Jim was amazed to learn that one could take a roll of film to a shop in Toronto and get the prints back the next day -- for 25 cents.

When he returned from Canada in March 1937, he was indeed smitten. At his grandfather’s farm (now Granite Hill Family Campground), he set up a darkroom that spread from the farmhouse to the pigpen.

"My grandfather let me use part of a hallway for a darkroom, and I got a Ford tail-light for a safelight," he said. "We had no running water at the house. I had to take my prints down to the hogpen to wash them. We had running water in the barn, not in the house. I had a bucket, and I’d go down to the hogpen three or four times, to get the right water level. I’d be going down across the yard in the snow at night. I could only work in the darkroom at night."

Jim built his first enlarger from spare parts. Later he bought a Federal enlarger for $19. It lasted for more than two decades, and served me well when my father taught me to make photos in our home darkroom.

He favored the Rolleiflex camera with its 2 ¼ x 2 ¼ format – a big negative that offered extraordinary sharpness when enlarged. Later, he was devoted to his Hasselblad, one of the world’s best 2 ¼ x 2 ¼ cameras. He never converted to the 35-mm camera that took the photo world by storm in the 1960s and remains the most popular format among serious photographers, even in this digital age.

"I will probably use my Hasselblad to my dying day," he said in 1999. He did.

Ironically, his vintage photos of agricultural life in Adams County in the 1930s and 1940s were taken with cameras of lesser quality. Back before he could afford a Rolleiflex or Hasselblad, "I had a lot of different cheap cameras," he told me.

He learned the craft before a photographer could look into the viewfinder, turn a knob and bring an image into sharp focus. Instead, he had to estimate the distance to his subject and set the camera accordingly. "I’d carry a measuring tape for something close," he said.

His self-portraits were among his most remarkable photos. Many reflected the solitude of a farmer’s life, and his unique connection with nature. While working in the barn or field, he would stop for a few minutes and set up a photo, a portrait that showed Jim Lott as he wished to be remembered. Framed in the steering wheel of a tractor. Silhouetted in a barn door, pitchfork in hand. Sitting in the woods, the hunter with shotgun at the ready, his coat collar turned up to repel a chilly wind.

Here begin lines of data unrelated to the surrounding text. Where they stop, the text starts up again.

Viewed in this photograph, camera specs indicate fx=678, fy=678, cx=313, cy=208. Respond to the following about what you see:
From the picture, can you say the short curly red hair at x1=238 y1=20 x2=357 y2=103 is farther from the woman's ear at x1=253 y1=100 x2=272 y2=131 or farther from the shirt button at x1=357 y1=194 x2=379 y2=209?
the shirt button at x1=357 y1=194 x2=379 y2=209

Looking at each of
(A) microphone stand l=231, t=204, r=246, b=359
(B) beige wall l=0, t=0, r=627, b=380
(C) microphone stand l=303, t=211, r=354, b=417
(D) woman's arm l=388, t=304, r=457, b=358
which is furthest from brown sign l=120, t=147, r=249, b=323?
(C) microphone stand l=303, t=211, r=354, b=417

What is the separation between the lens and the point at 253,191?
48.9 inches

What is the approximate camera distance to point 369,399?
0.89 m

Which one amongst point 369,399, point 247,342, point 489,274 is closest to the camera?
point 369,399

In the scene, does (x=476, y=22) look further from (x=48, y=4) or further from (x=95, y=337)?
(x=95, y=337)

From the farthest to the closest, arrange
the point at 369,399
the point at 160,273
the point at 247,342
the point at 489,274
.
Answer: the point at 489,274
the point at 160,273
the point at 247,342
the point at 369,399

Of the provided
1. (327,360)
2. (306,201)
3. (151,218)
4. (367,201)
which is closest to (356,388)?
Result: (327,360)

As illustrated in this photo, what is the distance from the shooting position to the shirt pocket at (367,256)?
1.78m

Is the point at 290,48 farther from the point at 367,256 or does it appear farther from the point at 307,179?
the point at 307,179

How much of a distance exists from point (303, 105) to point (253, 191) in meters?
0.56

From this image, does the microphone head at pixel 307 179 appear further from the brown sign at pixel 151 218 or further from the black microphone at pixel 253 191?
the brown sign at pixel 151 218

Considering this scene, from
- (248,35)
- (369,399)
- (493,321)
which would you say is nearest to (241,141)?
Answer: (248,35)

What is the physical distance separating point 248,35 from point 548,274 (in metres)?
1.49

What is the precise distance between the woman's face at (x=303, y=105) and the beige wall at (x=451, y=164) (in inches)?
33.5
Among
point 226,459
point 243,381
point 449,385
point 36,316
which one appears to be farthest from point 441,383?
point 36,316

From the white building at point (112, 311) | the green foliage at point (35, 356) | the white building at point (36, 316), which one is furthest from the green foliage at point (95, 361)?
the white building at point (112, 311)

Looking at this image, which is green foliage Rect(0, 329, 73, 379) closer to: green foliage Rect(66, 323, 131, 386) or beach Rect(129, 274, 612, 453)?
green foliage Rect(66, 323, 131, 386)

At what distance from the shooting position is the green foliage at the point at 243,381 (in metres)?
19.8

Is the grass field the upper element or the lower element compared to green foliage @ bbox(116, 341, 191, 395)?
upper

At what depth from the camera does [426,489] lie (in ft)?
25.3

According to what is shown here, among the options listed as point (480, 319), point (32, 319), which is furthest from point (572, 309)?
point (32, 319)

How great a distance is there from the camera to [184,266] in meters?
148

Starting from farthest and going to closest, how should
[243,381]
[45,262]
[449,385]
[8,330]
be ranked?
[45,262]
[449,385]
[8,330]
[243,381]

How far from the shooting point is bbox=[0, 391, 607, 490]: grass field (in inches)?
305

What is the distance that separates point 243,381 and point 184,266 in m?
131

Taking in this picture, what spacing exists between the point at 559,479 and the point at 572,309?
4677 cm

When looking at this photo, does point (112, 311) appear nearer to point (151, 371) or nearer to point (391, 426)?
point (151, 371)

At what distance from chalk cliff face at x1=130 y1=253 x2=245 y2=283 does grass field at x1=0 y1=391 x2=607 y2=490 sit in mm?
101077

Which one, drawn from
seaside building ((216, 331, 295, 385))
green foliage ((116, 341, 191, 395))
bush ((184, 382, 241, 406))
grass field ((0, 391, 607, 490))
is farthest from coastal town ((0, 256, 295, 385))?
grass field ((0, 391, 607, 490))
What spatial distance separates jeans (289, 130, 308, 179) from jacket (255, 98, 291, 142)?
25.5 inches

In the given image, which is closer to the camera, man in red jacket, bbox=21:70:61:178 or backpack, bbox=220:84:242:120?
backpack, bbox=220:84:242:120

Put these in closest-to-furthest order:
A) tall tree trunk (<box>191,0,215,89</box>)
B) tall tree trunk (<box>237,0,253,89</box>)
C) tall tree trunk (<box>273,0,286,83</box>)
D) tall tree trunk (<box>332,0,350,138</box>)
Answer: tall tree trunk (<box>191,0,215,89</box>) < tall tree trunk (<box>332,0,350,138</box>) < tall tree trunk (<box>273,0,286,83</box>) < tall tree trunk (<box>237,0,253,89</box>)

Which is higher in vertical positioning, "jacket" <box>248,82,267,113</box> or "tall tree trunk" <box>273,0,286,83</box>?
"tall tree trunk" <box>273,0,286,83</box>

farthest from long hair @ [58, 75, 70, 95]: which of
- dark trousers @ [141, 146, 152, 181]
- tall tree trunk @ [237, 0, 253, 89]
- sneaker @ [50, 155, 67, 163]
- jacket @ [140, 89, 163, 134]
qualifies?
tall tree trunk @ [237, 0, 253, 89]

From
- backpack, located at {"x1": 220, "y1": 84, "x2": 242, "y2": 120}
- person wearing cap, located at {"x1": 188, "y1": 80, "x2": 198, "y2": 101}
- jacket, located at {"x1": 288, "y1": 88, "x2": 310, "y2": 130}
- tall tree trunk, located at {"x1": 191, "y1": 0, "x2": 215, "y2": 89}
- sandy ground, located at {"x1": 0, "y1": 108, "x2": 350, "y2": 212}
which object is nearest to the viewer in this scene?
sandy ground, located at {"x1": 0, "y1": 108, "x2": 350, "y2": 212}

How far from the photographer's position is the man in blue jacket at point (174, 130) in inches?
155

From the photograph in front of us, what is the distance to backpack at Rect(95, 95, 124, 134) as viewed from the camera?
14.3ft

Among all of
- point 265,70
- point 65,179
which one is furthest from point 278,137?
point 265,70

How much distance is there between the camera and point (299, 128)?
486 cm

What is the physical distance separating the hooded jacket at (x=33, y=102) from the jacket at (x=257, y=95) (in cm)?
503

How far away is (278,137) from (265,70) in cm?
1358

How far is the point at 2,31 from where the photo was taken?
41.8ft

Those photos, as well as his striking agricultural landscapes, tell us much about a man with a remarkable eye for composition, and for history – his own and his county’s. Growing up, I probably took his photos for granted, but now I realize that their details and character became etched into my subconsciousness. He loved clouds, often using a yellow filter to enhance their definition above a landscape. He preferred high-contrast prints, but made sure to preserve the vitality of subtle detail in the shadows.

As I came to understand in my own early years, a farmer’s daily work left him alone with nature in a way that nurtured distinctive relationships with the soil, rocks, trees, sky and seasons. Working in the fields, whether with horses or tractor, provided a farmer with vast stretches of time to form lasting images of an environment that absorbed him in a unique way.

Jim Lott preserved those wonderful images for himself, his family and his friends. Thanks to the vision of some of those friends, especially Bob McIlhenny and Larry Knutson, those images can now reach a wider audience. The Lott family is deeply grateful for that.